QM Interpretations

curiousphoton

The following are the interpretations of QM:

Bohmian · CCC · Consistent histories · Copenhagen · Ensemble · Hidden variable theory · Many-worlds · Pondicherry · Quantum logic · Relational · Transactional

Which is the most accepted by the theoretical physics community? Obviously all have some supporters but I'm interested in finding out which is the most popular and why?

Thanks.

DrChinese

There have actually been surveys done on this here. And I have seen some informal surverys as well. In many ways the most popular answer may be "Don't know, not sure if I should care". Not saying that is my opinion or that most specialists hold that view, but I would say it reflects the viewpoint of a lot of working physicists.

Bob_for_short

Ensemble, of course. It is not so opposite to the others though.

Why ensemble? Because one point does not give you all information about the quantum state. One point is a too poor experiment. You cannot even tell/prove where it comes from.

As in the macroscopic case, in the microscopic case you also deal with compound systems. And any compound system needs many exchanges to reveal its true face. More pixels, better image.

RUTA

I find the majority of physicists don't care about interpretations, subscribing to Mermin's "shut up and calculate." Physics Today 57, #5, 10-11 (2004).

Bob_for_short

They keep exactly to the ensemble interpretation: everybody calculates probabilities in our, single Universe according to the wave (quantum) mechanics.

hamster143

That's like saying that all agnostics are Buddhists, because Buddhism allows the possibility of all other gods.

Among physicists who do express preference for an interpretation, many-worlds interpretation is very popular.

Demystifier

I never heard about CCC and Pondicherry. What are those? Some links?

Bob_for_short

How about the experimentalists? Are they content with one-point data in a double-slit experiment or do they care about measurement statistics in this world?

vanesch

I also prefer Many Worlds - and I am (or used to be) an instrumentalist/experimentalist. But I don't consider MW necessarily as "true", I only consider it as a very helpful mental picture to get some intuition for quantum-mechanical experiments. It avoids the difficult question of "what is a measurement" and "when does the wave function collapse" - and when you do so, all apparent paradoxes of EPR experiments and of retarded quantum erasers and so on disappear.

Bob_for_short

Sorry to hear that.

vanesch

curiousphoton

So far many-worlds is my favorite. Is the fact that you have 12 interpretations of QM (and you may basically choose a favorite because one is not technically more correct than another) a major downfall to the theory?

Wikipedia

Count Iblis

My opinion is that either MWI is true or QM itself is not exactly valid.

f95toli

Remember that not everyone who is doing "QM experiments" are working in optics. The double slit is a nice "toy" but it is far from the only system where you can see "weird" quantum effects.
There are plenty of people (me included) who work on system where there is only a single "quantum object" and not an ensemble, this includes just about everyone working with single qubits (solid state systems, ion traps etc).

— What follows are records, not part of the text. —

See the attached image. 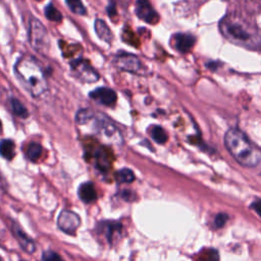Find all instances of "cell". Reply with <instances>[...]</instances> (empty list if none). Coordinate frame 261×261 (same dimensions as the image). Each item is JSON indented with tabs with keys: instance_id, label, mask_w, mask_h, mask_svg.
<instances>
[{
	"instance_id": "cell-1",
	"label": "cell",
	"mask_w": 261,
	"mask_h": 261,
	"mask_svg": "<svg viewBox=\"0 0 261 261\" xmlns=\"http://www.w3.org/2000/svg\"><path fill=\"white\" fill-rule=\"evenodd\" d=\"M224 143L228 152L241 165L246 167L261 166L260 149L240 129L231 128L227 130L224 137Z\"/></svg>"
},
{
	"instance_id": "cell-2",
	"label": "cell",
	"mask_w": 261,
	"mask_h": 261,
	"mask_svg": "<svg viewBox=\"0 0 261 261\" xmlns=\"http://www.w3.org/2000/svg\"><path fill=\"white\" fill-rule=\"evenodd\" d=\"M16 77L22 87L34 97L40 96L47 89L45 71L32 56H23L14 66Z\"/></svg>"
},
{
	"instance_id": "cell-3",
	"label": "cell",
	"mask_w": 261,
	"mask_h": 261,
	"mask_svg": "<svg viewBox=\"0 0 261 261\" xmlns=\"http://www.w3.org/2000/svg\"><path fill=\"white\" fill-rule=\"evenodd\" d=\"M91 121L94 122L93 128L95 132L100 136L103 140L110 142V143H119L121 141L120 134L114 123L104 114H98L94 115L90 119Z\"/></svg>"
},
{
	"instance_id": "cell-4",
	"label": "cell",
	"mask_w": 261,
	"mask_h": 261,
	"mask_svg": "<svg viewBox=\"0 0 261 261\" xmlns=\"http://www.w3.org/2000/svg\"><path fill=\"white\" fill-rule=\"evenodd\" d=\"M220 28L223 35L227 39L234 41L236 43L251 42L253 39V35L247 29V27H245V24L243 23H240L238 20L225 18L224 20H222Z\"/></svg>"
},
{
	"instance_id": "cell-5",
	"label": "cell",
	"mask_w": 261,
	"mask_h": 261,
	"mask_svg": "<svg viewBox=\"0 0 261 261\" xmlns=\"http://www.w3.org/2000/svg\"><path fill=\"white\" fill-rule=\"evenodd\" d=\"M29 38L31 45L35 48V50L44 53L48 49L49 38L47 31L41 21L36 18H31L30 20Z\"/></svg>"
},
{
	"instance_id": "cell-6",
	"label": "cell",
	"mask_w": 261,
	"mask_h": 261,
	"mask_svg": "<svg viewBox=\"0 0 261 261\" xmlns=\"http://www.w3.org/2000/svg\"><path fill=\"white\" fill-rule=\"evenodd\" d=\"M70 68L74 76L84 83H94L99 80L98 72L85 59H74L70 62Z\"/></svg>"
},
{
	"instance_id": "cell-7",
	"label": "cell",
	"mask_w": 261,
	"mask_h": 261,
	"mask_svg": "<svg viewBox=\"0 0 261 261\" xmlns=\"http://www.w3.org/2000/svg\"><path fill=\"white\" fill-rule=\"evenodd\" d=\"M114 62L116 66L124 71L138 73L143 70V64L140 59L133 54L129 53H119L115 56Z\"/></svg>"
},
{
	"instance_id": "cell-8",
	"label": "cell",
	"mask_w": 261,
	"mask_h": 261,
	"mask_svg": "<svg viewBox=\"0 0 261 261\" xmlns=\"http://www.w3.org/2000/svg\"><path fill=\"white\" fill-rule=\"evenodd\" d=\"M57 224L62 231L72 234L79 228L81 218L76 213L70 210H62L58 216Z\"/></svg>"
},
{
	"instance_id": "cell-9",
	"label": "cell",
	"mask_w": 261,
	"mask_h": 261,
	"mask_svg": "<svg viewBox=\"0 0 261 261\" xmlns=\"http://www.w3.org/2000/svg\"><path fill=\"white\" fill-rule=\"evenodd\" d=\"M136 14L140 19L151 24H155L159 19L157 12L153 9L148 0H137Z\"/></svg>"
},
{
	"instance_id": "cell-10",
	"label": "cell",
	"mask_w": 261,
	"mask_h": 261,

Personally I am in the "shut up and calculate" camp, and so is just about everyone else I work with.

Bob_for_short

The more you will work with your "single quantum object", the more data you will analyse, the better you will understand what an "ensemble" means. It is an ensemble of data about your single system, it goes without saying, and that's why it is sufficient to shut up and calculate.

Demystifier

My opinion is that MWI is correct but not complete.
(MWI by itself in its minimal form cannot explain the origin of the Born rule.)

f95toli

True, but that is hardly a unique property of quantum systems. Most experiments involves taking averages of some sort at one point or another even if it just means increasing the integration time of your multimeter; but that has more to do with achieving a better signal-to-noise ratio than of any fundamental property of the system you are measuring.
There are certainly examples where one can -at least in principle- see the "quantumness" of a systems using a single shot readout. An obvious example being to first manipulate a single using MW pulses and then reading out its state using a measurement pulse. Now, the final result of such a procedure is obviously single-valued (since the qubit will end up in one of two states) but what comes before that (the manipulation) is very much a series of "quantum operations".
Any interpretation (or -in my case- lack of interpretation) should surely take into account not only what we see after the measurement pulse but also what is happening when we are manipulating the qubit; because even though we are not measuring we are certainly doing SOMETHING to the qubit with our pulses.